Given request: Count the lines below that contain the string "door", treating uppercase and lowercase as different, and reply with the number alone.

[Rows of spatial question data]

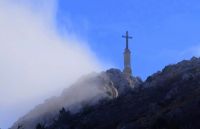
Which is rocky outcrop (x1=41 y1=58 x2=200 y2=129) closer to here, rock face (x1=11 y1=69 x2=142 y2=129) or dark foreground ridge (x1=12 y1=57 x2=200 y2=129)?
dark foreground ridge (x1=12 y1=57 x2=200 y2=129)

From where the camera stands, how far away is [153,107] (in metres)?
76.7

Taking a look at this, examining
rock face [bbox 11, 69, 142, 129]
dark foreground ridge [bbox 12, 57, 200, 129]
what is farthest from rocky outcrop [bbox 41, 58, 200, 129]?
rock face [bbox 11, 69, 142, 129]

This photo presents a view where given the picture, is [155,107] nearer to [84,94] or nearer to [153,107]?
[153,107]

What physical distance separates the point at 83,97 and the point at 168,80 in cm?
1783

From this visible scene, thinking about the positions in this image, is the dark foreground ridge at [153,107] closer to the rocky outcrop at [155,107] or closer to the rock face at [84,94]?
the rocky outcrop at [155,107]

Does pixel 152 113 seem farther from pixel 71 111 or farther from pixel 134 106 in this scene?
pixel 71 111

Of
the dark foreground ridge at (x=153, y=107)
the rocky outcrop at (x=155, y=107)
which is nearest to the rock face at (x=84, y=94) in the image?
the dark foreground ridge at (x=153, y=107)

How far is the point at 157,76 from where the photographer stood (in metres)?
93.8

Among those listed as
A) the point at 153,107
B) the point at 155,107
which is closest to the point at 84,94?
the point at 153,107

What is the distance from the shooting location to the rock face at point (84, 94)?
96.2 metres

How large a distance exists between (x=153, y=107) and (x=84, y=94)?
84.8ft

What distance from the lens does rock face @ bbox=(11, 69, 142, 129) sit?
9616 cm

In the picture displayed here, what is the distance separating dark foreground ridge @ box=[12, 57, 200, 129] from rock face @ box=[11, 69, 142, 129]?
3.52 m

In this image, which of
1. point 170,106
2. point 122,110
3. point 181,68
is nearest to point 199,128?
point 170,106
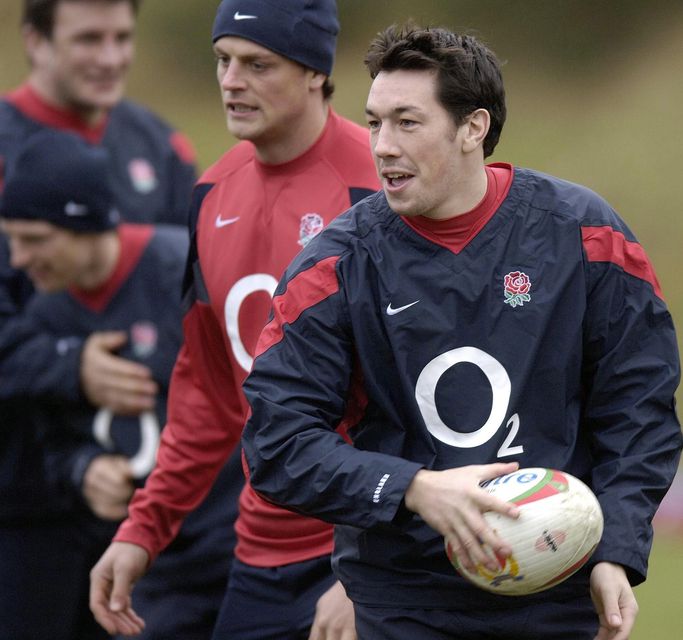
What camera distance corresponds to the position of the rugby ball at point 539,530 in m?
3.40

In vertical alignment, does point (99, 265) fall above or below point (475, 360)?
below

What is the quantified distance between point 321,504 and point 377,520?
0.50 ft

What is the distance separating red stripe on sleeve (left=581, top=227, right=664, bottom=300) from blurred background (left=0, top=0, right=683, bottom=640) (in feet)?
37.0

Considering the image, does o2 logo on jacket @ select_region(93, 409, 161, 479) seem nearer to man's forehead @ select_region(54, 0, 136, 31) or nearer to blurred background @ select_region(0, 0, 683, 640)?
man's forehead @ select_region(54, 0, 136, 31)

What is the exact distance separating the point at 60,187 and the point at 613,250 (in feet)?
10.2

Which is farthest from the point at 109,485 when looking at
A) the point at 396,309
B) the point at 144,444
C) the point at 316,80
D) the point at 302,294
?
the point at 396,309

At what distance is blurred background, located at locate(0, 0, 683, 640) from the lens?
16.5 metres

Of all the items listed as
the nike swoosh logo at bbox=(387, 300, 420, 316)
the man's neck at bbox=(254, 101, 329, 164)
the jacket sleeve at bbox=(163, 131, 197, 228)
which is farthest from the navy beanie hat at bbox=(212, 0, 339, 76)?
the jacket sleeve at bbox=(163, 131, 197, 228)

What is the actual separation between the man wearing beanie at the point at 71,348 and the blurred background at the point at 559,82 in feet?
30.8

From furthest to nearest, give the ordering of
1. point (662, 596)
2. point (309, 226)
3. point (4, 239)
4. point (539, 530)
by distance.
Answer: point (662, 596)
point (4, 239)
point (309, 226)
point (539, 530)

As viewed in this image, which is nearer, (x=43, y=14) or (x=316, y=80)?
(x=316, y=80)

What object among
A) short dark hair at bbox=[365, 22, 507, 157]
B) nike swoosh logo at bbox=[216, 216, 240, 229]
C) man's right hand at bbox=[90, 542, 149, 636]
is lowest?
man's right hand at bbox=[90, 542, 149, 636]

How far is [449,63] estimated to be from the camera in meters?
3.71

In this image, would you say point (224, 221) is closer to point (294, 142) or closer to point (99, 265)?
point (294, 142)
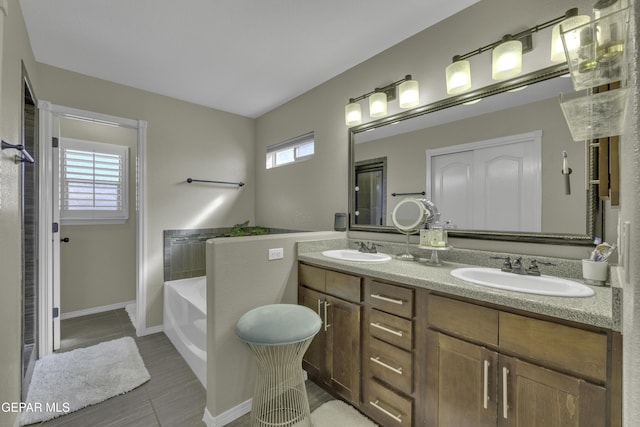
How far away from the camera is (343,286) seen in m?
1.76

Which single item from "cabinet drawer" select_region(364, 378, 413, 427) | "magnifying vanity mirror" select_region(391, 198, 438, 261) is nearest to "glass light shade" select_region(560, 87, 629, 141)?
"magnifying vanity mirror" select_region(391, 198, 438, 261)

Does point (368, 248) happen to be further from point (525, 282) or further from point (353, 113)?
point (353, 113)

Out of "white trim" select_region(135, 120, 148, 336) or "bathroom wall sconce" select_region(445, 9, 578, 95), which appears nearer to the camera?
"bathroom wall sconce" select_region(445, 9, 578, 95)

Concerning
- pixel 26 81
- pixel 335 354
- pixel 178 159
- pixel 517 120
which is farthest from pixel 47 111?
pixel 517 120

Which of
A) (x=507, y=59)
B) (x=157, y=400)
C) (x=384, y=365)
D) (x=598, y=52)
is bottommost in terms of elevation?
(x=157, y=400)

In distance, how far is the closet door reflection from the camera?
2.26 m

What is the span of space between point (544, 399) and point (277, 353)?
1.25m

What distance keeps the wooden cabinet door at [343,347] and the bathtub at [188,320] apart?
0.95 m

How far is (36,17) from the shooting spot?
1.89 meters

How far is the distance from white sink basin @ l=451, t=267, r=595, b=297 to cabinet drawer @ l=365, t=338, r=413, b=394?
21.0 inches

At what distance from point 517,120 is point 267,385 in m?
2.18

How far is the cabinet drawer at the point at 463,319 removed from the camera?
1.13 metres

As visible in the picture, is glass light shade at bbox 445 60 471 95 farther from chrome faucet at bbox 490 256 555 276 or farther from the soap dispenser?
chrome faucet at bbox 490 256 555 276

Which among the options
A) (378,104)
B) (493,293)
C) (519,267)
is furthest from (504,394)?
(378,104)
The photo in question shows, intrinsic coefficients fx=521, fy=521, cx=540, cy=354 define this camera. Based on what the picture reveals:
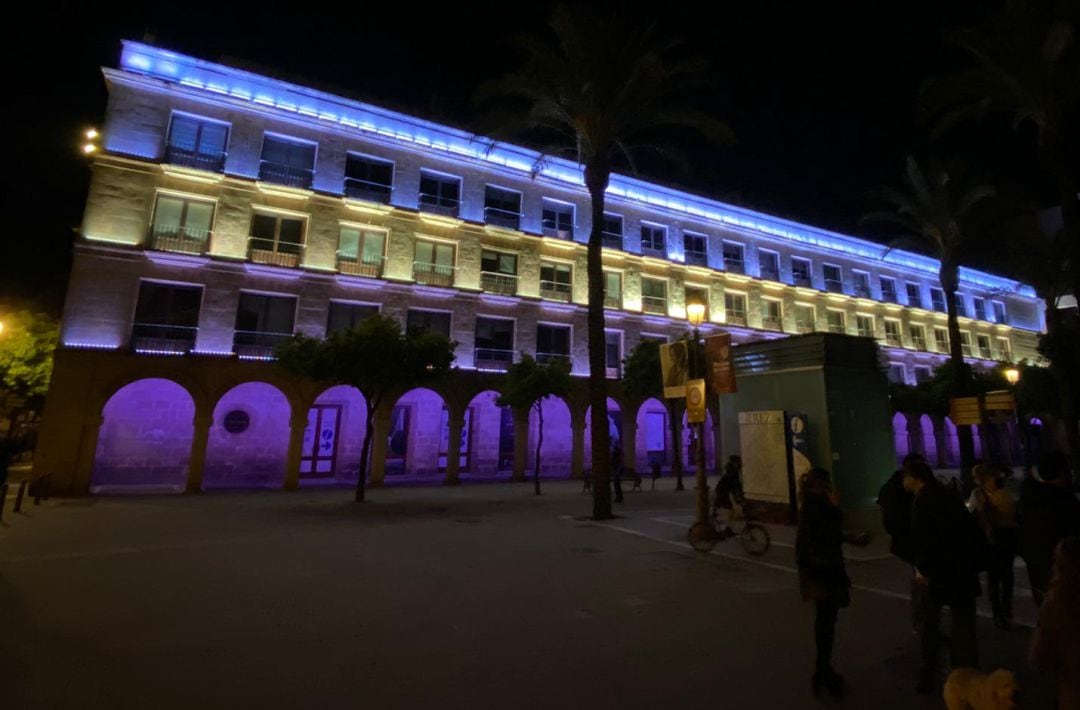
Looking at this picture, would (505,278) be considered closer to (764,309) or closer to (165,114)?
(165,114)

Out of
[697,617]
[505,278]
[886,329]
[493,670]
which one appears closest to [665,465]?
[505,278]

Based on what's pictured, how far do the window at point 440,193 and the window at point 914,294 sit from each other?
36506 millimetres

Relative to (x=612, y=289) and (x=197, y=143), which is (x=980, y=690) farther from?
(x=612, y=289)

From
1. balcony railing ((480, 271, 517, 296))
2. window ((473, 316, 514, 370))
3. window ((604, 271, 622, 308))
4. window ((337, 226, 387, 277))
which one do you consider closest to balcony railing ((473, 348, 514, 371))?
window ((473, 316, 514, 370))

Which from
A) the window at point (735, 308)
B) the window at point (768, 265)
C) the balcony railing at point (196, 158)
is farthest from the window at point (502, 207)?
the window at point (768, 265)

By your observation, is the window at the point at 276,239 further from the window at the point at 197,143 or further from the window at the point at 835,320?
the window at the point at 835,320

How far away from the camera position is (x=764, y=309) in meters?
34.0

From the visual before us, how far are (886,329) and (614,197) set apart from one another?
80.8 feet

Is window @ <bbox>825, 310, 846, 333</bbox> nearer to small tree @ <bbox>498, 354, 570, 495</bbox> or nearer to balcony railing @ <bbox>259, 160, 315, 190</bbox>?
small tree @ <bbox>498, 354, 570, 495</bbox>

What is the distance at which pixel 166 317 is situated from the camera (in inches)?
776

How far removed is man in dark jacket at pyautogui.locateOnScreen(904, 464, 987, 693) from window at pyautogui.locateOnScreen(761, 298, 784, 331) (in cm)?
3167

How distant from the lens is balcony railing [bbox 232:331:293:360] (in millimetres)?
20594

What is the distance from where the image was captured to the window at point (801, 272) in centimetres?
Result: 3581

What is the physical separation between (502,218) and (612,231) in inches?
269
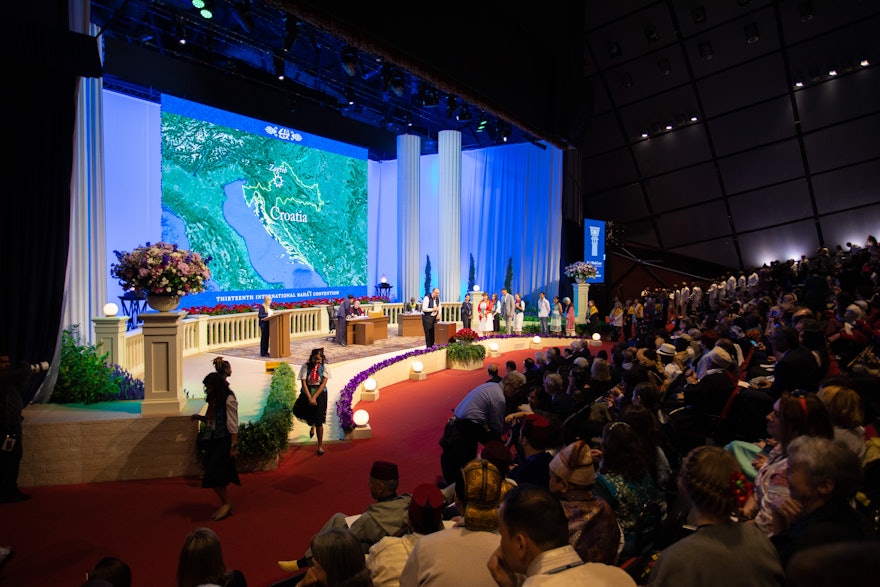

Output: 2